The Humble Rock Dove

• •

On knowing myself

As a point of survival, and to distinguish me from surroundings or internal thoughts that are useless or detrimental, I’m constantly stepping outside myself, and re-evaluating, making mental note of whatever i notice about myself. Sorting what’s important to me eventually becomes “what’s relevant to this personal process I have grown” and then that becomes part of it too.

So this comes as the latest report on the back of the “huge calm”. I made a video in the peak of this. Two days ago, the experience of the day was “no sight, and only the experience of a force commited to keeping me CALM”. I thought it was “cool”, as I termed it.

So the next day, I had to lift furniture and my things, and all the other crap I’ve bought over the years, with my Dad. My dad is a professional agitator who never apologises but operates on an act of meekness and fake humility to re-achieve a state of trust, before smashing it to pieces on a stressline he’s found within me that is sure to cause the most destruction, emotionally. It’s mad, and fucked up, and sinful and disgusting as behaviour alone, not even as what it is with him: a character trait and part of his nature.

So this guy who works with samples off the seabed started off acting like a helpless old man who “couldn’t bear to touch mouldy coffee granules”. Then we moved a lot of heavy furniture and the vast majority of my belongings in decent, efficient timing. The lesson his behaviour over the years taught me, or rather, its effect was I realised that I was truly alone in my own world, and some men don’t have a spine and need handled instead of treated like many other individuals.

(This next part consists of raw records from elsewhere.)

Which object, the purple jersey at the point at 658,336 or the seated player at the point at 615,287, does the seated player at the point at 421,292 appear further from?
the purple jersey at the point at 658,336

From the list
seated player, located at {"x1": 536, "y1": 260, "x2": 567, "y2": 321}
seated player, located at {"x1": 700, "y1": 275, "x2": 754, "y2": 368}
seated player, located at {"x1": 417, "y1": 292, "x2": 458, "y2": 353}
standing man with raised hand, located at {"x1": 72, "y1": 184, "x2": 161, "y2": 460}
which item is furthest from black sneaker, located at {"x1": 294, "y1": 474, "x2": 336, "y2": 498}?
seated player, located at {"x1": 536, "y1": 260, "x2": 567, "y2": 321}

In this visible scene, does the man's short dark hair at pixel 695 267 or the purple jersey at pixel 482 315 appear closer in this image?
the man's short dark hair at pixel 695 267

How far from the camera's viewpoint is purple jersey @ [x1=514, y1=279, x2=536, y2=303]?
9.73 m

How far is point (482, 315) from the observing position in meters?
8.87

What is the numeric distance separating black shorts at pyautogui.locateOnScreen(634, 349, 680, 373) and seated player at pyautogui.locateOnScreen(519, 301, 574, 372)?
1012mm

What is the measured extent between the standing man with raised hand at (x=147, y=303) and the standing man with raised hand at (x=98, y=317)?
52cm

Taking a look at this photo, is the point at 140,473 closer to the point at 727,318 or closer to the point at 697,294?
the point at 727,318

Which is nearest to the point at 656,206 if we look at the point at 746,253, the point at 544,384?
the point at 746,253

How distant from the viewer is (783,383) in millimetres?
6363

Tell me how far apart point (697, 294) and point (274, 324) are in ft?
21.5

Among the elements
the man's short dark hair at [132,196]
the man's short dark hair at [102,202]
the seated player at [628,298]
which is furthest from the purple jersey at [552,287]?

So if you heard me talk how I was talking to him you might have thought to yourself “why is he talking like that” I kept a firm barrier of joking and banter all over him, trying to manage a present urge not to get carried away by it myself and maintaining a great work ethic. For all our faults, we are not shy of work like this and i only stopped for something like 10 minutes after one of the last milestones was reached and it was time to get lunch.

It was a good day of work overall, with my dad. He even accepted my fiver pay (ha-ha) at the end. Then I had a different experience.

So my mind was to have 3 experience types in these two days, I haven’t had in a long time. First, calm. Next, slight hyperactivity and energy as we cleared the flat. The way the day ended, but, was a test.

I don’t know if it’s because the windows were open to a British Legion apparently getting their drink on, well before midday and going “WOOAAAH YEEEEAAAHH” and all that as if about football or some juicy “male-gossip”. But the fact is I started having “intrusive thoughts”. That I’d never had before.

Intrusive thoughts, if you haven’t had them before, are thoughts you don’t want to have, have no businesses having, and are generally ignored or dealt with. I found this annoying, of course (a normal reaction). It felt, to me, like the beer swillers at the legion had drunkenly decided to make a post-footie-match stroll into my head. The frustration was like one of them had “rearranged” my room after his 19th pint and stoking some old grugde against another persons belongings the way these people do. Especially abroad.

The conclusion here is pretty simple, I recognised them like they would recognise a team of taliban foreigners in turbans, and was able just to pick them out and put my own thoughts back. Job over.

But it WAS annoying, I’ll give me that. Next up: keeping my own mind. It can’t rightfully be inhabited by anything other than its relentless nature alluded to at the start here, anyway.